■ Records provided
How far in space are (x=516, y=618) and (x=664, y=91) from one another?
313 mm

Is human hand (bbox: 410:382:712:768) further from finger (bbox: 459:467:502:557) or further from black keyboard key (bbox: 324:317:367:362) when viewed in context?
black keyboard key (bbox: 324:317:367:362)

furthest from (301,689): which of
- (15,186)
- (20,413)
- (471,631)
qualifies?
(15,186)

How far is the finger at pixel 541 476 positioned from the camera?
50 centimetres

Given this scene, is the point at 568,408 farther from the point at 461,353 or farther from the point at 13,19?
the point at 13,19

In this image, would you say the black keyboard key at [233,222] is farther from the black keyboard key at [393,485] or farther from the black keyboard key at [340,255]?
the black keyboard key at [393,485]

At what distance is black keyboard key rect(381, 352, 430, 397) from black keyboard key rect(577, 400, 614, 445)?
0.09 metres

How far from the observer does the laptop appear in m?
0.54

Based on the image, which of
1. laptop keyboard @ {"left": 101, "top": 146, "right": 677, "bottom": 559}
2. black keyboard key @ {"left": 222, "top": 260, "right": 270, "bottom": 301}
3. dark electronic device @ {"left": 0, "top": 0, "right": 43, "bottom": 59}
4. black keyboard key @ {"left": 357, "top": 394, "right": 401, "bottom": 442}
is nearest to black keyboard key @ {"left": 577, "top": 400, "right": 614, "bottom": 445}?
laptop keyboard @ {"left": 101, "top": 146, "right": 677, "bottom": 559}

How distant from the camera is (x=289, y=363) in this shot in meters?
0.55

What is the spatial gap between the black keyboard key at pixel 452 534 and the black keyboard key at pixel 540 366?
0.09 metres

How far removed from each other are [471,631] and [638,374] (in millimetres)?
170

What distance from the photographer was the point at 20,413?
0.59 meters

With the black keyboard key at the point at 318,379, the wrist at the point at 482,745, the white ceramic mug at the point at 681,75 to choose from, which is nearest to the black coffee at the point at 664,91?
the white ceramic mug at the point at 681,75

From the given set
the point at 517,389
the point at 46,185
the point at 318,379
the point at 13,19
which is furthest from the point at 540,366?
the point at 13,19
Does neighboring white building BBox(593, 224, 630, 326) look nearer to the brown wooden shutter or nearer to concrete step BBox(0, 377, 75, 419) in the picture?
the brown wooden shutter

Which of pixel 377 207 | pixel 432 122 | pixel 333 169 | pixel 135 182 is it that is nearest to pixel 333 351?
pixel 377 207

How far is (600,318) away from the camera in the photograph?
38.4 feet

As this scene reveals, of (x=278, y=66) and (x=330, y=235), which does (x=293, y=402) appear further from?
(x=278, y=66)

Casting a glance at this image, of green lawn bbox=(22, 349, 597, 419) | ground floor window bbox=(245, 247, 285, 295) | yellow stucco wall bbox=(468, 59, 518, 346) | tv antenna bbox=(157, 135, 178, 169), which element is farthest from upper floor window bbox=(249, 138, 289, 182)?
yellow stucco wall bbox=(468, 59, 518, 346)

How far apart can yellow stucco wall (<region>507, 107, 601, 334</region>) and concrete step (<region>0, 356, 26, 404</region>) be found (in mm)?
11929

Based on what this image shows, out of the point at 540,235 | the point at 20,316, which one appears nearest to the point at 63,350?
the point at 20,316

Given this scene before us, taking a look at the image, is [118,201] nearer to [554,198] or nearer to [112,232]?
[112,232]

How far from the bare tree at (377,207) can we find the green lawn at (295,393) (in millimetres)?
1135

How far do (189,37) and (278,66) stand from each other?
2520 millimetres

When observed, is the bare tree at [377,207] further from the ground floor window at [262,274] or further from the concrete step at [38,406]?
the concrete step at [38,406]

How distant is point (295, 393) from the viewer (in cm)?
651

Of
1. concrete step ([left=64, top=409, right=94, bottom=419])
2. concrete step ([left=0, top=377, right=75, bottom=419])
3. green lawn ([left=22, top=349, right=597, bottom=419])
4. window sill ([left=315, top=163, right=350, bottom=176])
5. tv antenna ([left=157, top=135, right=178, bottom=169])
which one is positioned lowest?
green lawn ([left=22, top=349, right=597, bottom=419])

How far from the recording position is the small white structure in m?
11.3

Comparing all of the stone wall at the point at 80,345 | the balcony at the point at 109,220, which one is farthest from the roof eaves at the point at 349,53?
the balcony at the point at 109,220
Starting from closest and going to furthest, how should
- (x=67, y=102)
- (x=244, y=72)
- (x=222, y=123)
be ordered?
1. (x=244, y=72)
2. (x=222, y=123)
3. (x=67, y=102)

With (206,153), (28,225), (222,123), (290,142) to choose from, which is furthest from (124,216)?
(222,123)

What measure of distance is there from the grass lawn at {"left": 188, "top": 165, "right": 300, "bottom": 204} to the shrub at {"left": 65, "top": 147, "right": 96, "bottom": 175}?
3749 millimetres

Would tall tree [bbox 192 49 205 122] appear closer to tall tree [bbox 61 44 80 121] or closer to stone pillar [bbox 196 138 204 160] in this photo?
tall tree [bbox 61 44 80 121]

■ Work required
Above are the records; copy all of them exactly.

■ Solution to the exercise
How far in space are (x=516, y=618) and (x=664, y=91) from one another?
313 mm

Is human hand (bbox: 410:382:712:768) further from finger (bbox: 459:467:502:557) or further from black keyboard key (bbox: 324:317:367:362) when viewed in context?
black keyboard key (bbox: 324:317:367:362)

furthest from (301,689): which of
- (15,186)
- (20,413)
- (471,631)
qualifies?
(15,186)

How far is the finger at pixel 541 476 positioned from the camera?
50 centimetres

Given this scene, is the point at 568,408 farther from the point at 461,353 or farther from the point at 13,19?
the point at 13,19

In this image, would you say the black keyboard key at [233,222] is farther from the black keyboard key at [393,485] or farther from the black keyboard key at [340,255]?
the black keyboard key at [393,485]

At what distance is black keyboard key rect(381, 352, 430, 397) from black keyboard key rect(577, 400, 614, 445)?
0.09 metres

How far from the observer does the laptop appear in m?
0.54

Based on the image, which of
1. laptop keyboard @ {"left": 101, "top": 146, "right": 677, "bottom": 559}
2. black keyboard key @ {"left": 222, "top": 260, "right": 270, "bottom": 301}
3. dark electronic device @ {"left": 0, "top": 0, "right": 43, "bottom": 59}
4. black keyboard key @ {"left": 357, "top": 394, "right": 401, "bottom": 442}
is nearest to black keyboard key @ {"left": 577, "top": 400, "right": 614, "bottom": 445}?
laptop keyboard @ {"left": 101, "top": 146, "right": 677, "bottom": 559}

How distant from the camera is (x=289, y=363) in this shot in meters?
0.55

What is the spatial gap between the black keyboard key at pixel 452 534 and the black keyboard key at pixel 540 366?
0.09 metres

How far removed from each other are [471,631] and [638,374] (in millimetres)?
170

What distance from the photographer was the point at 20,413?
0.59 meters

With the black keyboard key at the point at 318,379, the wrist at the point at 482,745, the white ceramic mug at the point at 681,75 to choose from, which is nearest to the black coffee at the point at 664,91?
the white ceramic mug at the point at 681,75

From the given set
the point at 517,389
the point at 46,185
the point at 318,379
the point at 13,19
which is furthest from the point at 540,366?
the point at 13,19
Does neighboring white building BBox(593, 224, 630, 326) look nearer to the brown wooden shutter or nearer to concrete step BBox(0, 377, 75, 419) in the picture?
the brown wooden shutter

Which of pixel 377 207 | pixel 432 122 | pixel 333 169 | pixel 135 182 is it that is nearest to pixel 333 351?
pixel 377 207

How far is (600,318) away from the camera in the photograph?
38.4 feet

As this scene reveals, of (x=278, y=66) and (x=330, y=235), which does (x=293, y=402) appear further from?
(x=278, y=66)

Casting a glance at this image, of green lawn bbox=(22, 349, 597, 419) | ground floor window bbox=(245, 247, 285, 295) | yellow stucco wall bbox=(468, 59, 518, 346) | tv antenna bbox=(157, 135, 178, 169), which element is farthest from upper floor window bbox=(249, 138, 289, 182)?
yellow stucco wall bbox=(468, 59, 518, 346)

How far apart can yellow stucco wall (<region>507, 107, 601, 334</region>) and concrete step (<region>0, 356, 26, 404</region>) be found (in mm)?
11929

Based on what this image shows, out of the point at 540,235 | the point at 20,316, which one appears nearest to the point at 63,350?
the point at 20,316

Given this scene before us, taking a look at the image, is [118,201] nearer to [554,198] or nearer to [112,232]?
[112,232]

How far from the bare tree at (377,207) can we find the green lawn at (295,393) (in millimetres)?
1135

How far do (189,37) and (278,66) stand from each other?
2520 millimetres

When observed, is the bare tree at [377,207] further from the ground floor window at [262,274] or further from the concrete step at [38,406]?
the concrete step at [38,406]

How distant is point (295, 393) from the viewer (in cm)?
651

Of
1. concrete step ([left=64, top=409, right=94, bottom=419])
2. concrete step ([left=0, top=377, right=75, bottom=419])
3. green lawn ([left=22, top=349, right=597, bottom=419])
4. window sill ([left=315, top=163, right=350, bottom=176])
5. tv antenna ([left=157, top=135, right=178, bottom=169])
which one is positioned lowest?
green lawn ([left=22, top=349, right=597, bottom=419])

How far from the recording position is the small white structure in m?
11.3

Comparing all of the stone wall at the point at 80,345 | the balcony at the point at 109,220, which one is farthest from the roof eaves at the point at 349,53?
the balcony at the point at 109,220
Starting from closest and going to furthest, how should
- (x=67, y=102)
- (x=244, y=72)
- (x=222, y=123)
be ordered?
1. (x=244, y=72)
2. (x=222, y=123)
3. (x=67, y=102)

With (206,153), (28,225), (222,123), (290,142) to choose from, which is furthest from (124,216)?
(222,123)

What measure of distance is there from the grass lawn at {"left": 188, "top": 165, "right": 300, "bottom": 204} to the shrub at {"left": 65, "top": 147, "right": 96, "bottom": 175}?
3749 millimetres

Would tall tree [bbox 192 49 205 122] appear closer to tall tree [bbox 61 44 80 121] or closer to stone pillar [bbox 196 138 204 160] in this photo?
tall tree [bbox 61 44 80 121]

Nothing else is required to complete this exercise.